* **PROBLEM TO WORK ON**:
I'd like every record given again exactly, please.

(SOURCE INFORMATION begins)

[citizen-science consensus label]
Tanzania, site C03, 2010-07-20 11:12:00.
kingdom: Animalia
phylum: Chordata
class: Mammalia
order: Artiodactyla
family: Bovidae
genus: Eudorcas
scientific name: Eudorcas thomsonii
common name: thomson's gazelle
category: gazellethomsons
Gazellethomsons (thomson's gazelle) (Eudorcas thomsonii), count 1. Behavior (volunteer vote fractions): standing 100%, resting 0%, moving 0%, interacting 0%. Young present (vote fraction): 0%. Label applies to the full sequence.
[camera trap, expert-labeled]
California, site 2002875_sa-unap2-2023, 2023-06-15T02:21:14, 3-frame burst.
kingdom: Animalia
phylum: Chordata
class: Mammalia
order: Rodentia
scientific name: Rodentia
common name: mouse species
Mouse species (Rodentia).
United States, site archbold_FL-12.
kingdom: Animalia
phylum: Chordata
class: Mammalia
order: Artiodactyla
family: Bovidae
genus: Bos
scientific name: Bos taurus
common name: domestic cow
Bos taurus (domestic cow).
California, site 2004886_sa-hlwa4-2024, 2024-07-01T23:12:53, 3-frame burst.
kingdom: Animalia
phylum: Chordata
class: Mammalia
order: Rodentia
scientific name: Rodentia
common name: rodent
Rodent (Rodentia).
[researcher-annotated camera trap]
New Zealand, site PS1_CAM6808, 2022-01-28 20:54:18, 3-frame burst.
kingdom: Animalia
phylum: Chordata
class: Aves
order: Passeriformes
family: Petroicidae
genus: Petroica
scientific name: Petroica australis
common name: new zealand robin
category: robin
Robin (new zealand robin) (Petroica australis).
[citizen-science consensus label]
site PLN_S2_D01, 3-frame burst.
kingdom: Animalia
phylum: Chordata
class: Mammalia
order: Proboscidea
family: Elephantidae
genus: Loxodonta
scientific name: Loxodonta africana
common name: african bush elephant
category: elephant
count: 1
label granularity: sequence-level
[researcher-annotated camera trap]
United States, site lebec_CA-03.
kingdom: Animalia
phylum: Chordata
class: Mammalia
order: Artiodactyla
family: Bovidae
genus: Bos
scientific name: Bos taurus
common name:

(SOURCE INFORMATION ends)

* **RESULT**:
[citizen-science consensus label]
Tanzania, site C03, 2010-07-20 11:12:00.
kingdom: Animalia
phylum: Chordata
class: Mammalia
order: Artiodactyla
family: Bovidae
genus: Eudorcas
scientific name: Eudorcas thomsonii
common name: thomson's gazelle
category: gazellethomsons
Gazellethomsons (thomson's gazelle) (Eudorcas thomsonii), count 1. Behavior (volunteer vote fractions): standing 100%, resting 0%, moving 0%, interacting 0%. Young present (vote fraction): 0%. Label applies to the full sequence.
[camera trap, expert-labeled]
California, site 2002875_sa-unap2-2023, 2023-06-15T02:21:14, 3-frame burst.
kingdom: Animalia
phylum: Chordata
class: Mammalia
order: Rodentia
scientific name: Rodentia
common name: mouse species
Mouse species (Rodentia).
United States, site archbold_FL-12.
kingdom: Animalia
phylum: Chordata
class: Mammalia
order: Artiodactyla
family: Bovidae
genus: Bos
scientific name: Bos taurus
common name: domestic cow
Bos taurus (domestic cow).
California, site 2004886_sa-hlwa4-2024, 2024-07-01T23:12:53, 3-frame burst.
kingdom: Animalia
phylum: Chordata
class: Mammalia
order: Rodentia
scientific name: Rodentia
common name: rodent
Rodent (Rodentia).
[researcher-annotated camera trap]
New Zealand, site PS1_CAM6808, 2022-01-28 20:54:18, 3-frame burst.
kingdom: Animalia
phylum: Chordata
class: Aves
order: Passeriformes
family: Petroicidae
genus: Petroica
scientific name: Petroica australis
common name: new zealand robin
category: robin
Robin (new zealand robin) (Petroica australis).
[citizen-science consensus label]
site PLN_S2_D01, 3-frame burst.
kingdom: Animalia
phylum: Chordata
class: Mammalia
order: Proboscidea
family: Elephantidae
genus: Loxodonta
scientific name: Loxodonta africana
common name: african bush elephant
category: elephant
count: 1
label granularity: sequence-level
[researcher-annotated camera trap]
United States, site lebec_CA-03.
kingdom: Animalia
phylum: Chordata
class: Mammalia
order: Artiodactyla
family: Bovidae
genus: Bos
scientific name: Bos taurus
common name:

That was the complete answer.